*Provided data*:

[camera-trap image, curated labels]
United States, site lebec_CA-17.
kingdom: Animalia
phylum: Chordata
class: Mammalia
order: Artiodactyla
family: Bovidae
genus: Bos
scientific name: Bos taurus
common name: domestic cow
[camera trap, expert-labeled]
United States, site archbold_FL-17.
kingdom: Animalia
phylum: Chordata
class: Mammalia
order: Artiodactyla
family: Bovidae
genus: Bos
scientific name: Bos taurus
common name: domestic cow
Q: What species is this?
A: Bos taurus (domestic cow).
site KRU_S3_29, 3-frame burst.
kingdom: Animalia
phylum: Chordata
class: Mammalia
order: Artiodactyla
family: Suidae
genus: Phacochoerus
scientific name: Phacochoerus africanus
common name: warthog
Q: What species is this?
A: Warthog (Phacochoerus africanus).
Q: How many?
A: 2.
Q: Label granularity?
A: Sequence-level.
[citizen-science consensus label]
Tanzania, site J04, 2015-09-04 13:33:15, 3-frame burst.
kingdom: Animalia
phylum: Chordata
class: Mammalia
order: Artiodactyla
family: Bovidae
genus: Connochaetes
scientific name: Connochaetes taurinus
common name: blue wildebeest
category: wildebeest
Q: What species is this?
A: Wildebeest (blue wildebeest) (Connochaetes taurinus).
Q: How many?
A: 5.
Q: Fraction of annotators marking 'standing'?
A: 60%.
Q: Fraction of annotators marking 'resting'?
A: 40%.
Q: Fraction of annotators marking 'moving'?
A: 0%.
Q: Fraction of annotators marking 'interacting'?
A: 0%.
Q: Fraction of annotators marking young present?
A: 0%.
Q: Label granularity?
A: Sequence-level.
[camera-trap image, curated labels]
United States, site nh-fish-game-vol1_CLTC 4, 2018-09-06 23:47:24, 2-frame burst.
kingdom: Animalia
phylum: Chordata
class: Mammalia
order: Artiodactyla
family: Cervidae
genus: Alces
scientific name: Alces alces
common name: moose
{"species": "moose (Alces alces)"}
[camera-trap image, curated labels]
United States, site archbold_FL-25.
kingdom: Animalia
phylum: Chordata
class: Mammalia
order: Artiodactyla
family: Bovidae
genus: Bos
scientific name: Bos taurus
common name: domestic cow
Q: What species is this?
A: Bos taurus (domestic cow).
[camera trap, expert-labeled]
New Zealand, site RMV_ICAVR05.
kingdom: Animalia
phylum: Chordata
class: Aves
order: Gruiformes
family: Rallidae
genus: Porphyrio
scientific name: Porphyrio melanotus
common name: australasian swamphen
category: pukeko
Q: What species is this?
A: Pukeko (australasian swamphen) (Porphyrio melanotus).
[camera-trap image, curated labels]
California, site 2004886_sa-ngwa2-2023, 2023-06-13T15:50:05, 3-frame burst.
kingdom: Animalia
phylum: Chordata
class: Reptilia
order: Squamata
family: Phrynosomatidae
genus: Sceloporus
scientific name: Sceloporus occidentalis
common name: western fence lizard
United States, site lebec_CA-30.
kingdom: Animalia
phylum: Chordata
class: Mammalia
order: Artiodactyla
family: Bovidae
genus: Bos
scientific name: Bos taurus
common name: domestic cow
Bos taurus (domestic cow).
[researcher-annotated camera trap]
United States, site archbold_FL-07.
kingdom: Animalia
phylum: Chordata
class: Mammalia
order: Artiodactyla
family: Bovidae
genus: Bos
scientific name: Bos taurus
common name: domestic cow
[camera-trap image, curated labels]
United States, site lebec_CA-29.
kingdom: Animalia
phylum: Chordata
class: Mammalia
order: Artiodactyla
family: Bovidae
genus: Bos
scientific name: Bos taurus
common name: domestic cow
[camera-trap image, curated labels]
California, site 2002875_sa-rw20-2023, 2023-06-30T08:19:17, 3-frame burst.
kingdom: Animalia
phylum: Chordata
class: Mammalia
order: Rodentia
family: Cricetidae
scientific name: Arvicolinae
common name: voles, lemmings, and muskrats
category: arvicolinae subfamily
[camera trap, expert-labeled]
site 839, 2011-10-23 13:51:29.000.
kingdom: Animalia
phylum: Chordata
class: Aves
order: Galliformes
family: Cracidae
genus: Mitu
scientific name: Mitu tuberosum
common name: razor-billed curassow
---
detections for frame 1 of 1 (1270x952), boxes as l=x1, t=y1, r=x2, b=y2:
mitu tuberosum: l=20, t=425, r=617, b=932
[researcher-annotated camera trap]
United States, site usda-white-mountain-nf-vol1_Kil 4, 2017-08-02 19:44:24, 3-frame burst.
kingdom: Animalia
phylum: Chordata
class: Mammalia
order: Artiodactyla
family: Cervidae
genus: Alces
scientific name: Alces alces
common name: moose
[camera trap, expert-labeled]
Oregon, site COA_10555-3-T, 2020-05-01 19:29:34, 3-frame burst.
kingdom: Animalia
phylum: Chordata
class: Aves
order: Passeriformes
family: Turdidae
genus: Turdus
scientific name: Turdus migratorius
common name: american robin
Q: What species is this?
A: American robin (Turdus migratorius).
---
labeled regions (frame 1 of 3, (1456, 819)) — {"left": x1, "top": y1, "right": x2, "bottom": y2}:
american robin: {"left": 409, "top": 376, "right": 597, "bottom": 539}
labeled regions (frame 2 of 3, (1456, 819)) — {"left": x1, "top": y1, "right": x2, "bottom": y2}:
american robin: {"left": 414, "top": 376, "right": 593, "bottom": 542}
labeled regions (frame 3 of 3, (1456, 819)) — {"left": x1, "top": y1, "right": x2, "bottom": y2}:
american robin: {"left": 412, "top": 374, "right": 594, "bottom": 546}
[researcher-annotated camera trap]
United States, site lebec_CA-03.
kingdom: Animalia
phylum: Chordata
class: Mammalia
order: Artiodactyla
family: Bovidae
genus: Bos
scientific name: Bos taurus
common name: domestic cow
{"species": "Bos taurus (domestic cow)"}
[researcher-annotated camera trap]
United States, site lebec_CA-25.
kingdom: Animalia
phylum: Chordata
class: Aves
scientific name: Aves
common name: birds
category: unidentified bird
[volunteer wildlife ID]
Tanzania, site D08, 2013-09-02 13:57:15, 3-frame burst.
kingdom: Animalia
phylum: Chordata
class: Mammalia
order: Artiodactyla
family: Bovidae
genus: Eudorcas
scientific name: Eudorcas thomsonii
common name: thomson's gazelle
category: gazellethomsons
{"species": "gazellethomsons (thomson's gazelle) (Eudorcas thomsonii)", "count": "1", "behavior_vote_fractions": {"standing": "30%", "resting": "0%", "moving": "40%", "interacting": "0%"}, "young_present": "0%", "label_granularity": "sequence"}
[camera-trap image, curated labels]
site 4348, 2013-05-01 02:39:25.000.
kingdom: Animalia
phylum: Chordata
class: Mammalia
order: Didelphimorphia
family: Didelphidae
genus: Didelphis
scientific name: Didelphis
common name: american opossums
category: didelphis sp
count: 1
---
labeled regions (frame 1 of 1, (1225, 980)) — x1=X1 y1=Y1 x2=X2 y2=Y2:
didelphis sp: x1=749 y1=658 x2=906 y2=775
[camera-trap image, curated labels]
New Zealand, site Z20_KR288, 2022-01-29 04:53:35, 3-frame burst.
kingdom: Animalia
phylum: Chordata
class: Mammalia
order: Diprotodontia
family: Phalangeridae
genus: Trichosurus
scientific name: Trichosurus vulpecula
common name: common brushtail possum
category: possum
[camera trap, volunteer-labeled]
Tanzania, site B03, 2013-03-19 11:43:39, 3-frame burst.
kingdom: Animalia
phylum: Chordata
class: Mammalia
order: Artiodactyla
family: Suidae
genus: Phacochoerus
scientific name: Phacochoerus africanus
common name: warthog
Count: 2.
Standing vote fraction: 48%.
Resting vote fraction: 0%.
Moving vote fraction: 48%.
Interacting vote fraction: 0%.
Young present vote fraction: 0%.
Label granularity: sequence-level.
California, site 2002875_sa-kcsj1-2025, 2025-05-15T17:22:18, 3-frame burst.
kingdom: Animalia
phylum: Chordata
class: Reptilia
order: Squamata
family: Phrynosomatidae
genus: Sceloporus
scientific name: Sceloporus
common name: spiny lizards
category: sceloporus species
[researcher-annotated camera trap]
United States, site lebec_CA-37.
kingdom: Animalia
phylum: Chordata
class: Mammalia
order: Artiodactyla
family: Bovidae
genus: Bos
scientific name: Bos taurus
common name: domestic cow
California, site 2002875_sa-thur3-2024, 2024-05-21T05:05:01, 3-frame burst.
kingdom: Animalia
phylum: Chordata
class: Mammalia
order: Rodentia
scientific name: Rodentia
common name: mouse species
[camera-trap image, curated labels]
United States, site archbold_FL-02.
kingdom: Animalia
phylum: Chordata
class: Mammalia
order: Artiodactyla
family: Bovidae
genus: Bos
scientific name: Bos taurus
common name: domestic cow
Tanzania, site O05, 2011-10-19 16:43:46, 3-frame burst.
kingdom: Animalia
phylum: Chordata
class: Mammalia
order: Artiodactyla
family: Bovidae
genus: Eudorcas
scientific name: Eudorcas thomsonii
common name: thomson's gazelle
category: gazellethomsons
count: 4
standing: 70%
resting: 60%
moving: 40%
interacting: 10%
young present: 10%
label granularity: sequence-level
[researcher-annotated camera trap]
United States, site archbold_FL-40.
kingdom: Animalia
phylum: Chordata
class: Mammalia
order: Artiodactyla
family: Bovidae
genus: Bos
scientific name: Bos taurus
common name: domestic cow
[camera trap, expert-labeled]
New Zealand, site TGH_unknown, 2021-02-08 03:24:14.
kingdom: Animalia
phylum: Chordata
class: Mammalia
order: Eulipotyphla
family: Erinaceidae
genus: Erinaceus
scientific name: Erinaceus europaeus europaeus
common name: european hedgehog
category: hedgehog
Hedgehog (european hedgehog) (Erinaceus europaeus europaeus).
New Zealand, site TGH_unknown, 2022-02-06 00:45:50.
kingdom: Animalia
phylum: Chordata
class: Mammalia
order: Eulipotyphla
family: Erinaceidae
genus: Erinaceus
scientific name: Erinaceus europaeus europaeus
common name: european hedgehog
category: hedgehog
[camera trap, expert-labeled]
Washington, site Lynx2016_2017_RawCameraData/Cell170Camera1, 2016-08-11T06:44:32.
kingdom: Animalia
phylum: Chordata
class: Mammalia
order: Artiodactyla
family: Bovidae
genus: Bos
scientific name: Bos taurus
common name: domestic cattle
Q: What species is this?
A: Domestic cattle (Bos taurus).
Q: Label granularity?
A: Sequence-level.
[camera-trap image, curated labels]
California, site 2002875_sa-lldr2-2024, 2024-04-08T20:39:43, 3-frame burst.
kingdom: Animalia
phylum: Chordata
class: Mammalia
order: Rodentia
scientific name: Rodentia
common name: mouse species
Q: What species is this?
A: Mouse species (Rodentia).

*Exercise directions*: Scan the material above for the string "volunteer" and report each line where you find it.

*Your response*:
[volunteer wildlife ID]
[camera trap, volunteer-labeled]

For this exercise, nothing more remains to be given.